2. to die [late 20C+ use only W.I.].

[Aus]H. Nisbet ‘Bail Up!’ 112: I’m not so badly off, even if he does kick out to-night.
[UK]J. Ware Passing Eng. of the Victorian Era.
[US](con. 1918–19) S.V. Benét Beginning of Wisdom 290: All the papes said he kicked out with the heart-disease.
[Ire]Joyce Ulysses 119: Old Chatterton, the vice-chancellor is his granduncle or his greatgranduncle. Close on ninety they say. [...] Daresay he writes him an odd shaky cheque or two on gale days. Windfall when he kicks out. Alleluia.
[US]A.J. Barr Let Tomorrow Come 88: You don’t like to see an old skate like that kick out.
[US]W.D. Myers Scorpions 163: ‘They ain’t gonna mess with you if they know you ain’t scared to use the piece [...] Ain’t nobody in no big hurry to kick out’.

3. to run away.

[UK]Partridge DSUE (1984) 642: C.20.
[UK] in R. Graef Living Dangerously 167: If you kick out (move away from the gang) [...] it’s hard.

4. (US Und.) to appear suddenly.

[US]Wash.
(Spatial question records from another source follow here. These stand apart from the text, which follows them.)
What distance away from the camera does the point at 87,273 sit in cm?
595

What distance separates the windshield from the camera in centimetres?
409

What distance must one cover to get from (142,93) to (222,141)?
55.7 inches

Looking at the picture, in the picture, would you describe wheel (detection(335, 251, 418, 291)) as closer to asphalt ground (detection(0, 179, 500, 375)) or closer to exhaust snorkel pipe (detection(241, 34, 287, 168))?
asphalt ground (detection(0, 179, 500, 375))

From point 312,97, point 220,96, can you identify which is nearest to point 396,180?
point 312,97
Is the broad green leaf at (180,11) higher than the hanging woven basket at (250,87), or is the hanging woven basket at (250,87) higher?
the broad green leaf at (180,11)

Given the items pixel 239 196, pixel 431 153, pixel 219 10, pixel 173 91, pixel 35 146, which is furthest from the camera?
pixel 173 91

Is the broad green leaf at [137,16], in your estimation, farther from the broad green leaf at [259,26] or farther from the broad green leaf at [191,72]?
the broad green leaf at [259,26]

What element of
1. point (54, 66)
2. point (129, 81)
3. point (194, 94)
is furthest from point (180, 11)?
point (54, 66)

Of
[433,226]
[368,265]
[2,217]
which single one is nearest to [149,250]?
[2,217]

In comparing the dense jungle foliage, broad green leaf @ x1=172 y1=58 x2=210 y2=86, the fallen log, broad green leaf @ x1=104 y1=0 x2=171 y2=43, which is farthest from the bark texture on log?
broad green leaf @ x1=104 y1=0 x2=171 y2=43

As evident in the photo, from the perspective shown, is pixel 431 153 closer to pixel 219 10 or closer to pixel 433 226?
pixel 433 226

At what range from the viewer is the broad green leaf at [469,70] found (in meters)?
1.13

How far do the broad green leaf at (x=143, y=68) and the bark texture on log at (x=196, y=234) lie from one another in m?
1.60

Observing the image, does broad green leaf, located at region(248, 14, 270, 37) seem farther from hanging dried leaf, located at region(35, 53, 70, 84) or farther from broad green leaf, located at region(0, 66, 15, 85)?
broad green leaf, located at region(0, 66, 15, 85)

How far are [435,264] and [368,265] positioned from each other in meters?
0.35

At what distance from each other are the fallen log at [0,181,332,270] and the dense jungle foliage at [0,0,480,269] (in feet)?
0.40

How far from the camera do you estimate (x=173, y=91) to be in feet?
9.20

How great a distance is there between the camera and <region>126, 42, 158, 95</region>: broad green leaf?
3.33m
Post 21 Jan. 2/7: Kicks out – Appears suddenly, as if from hiding.

5. to get out of bed.

[UK]Partridge DSUE (1984) 642: from ca. 1910.

6. see kick v.4

In phrases

I wouldn’t kick her out of bed (also I wouldn’t kick her under the bed)

referring to an attractive woman; a comment usu. made by one of a group of young men observing a passing woman.

[US]W.R. Burnett Dark Hazard (1934) 75: Johnny spat out into the street and observed, quietly: ‘I wouldn’t kick her out of bed.’.
[UK]T. Taylor Baron’s Court All Change (2011) 78: She’s very attractive [and] I wouldn’t kick her under the bed.
[US]Maledicta IX 195: This article and series devoted to sexual slang would be incomplete without some notice of catch phrases, both British and American: […] I wouldn’t kick her out of bed.
[Scot]I. Welsh Trainspotting 302: I wouldn’t kick that out of bed.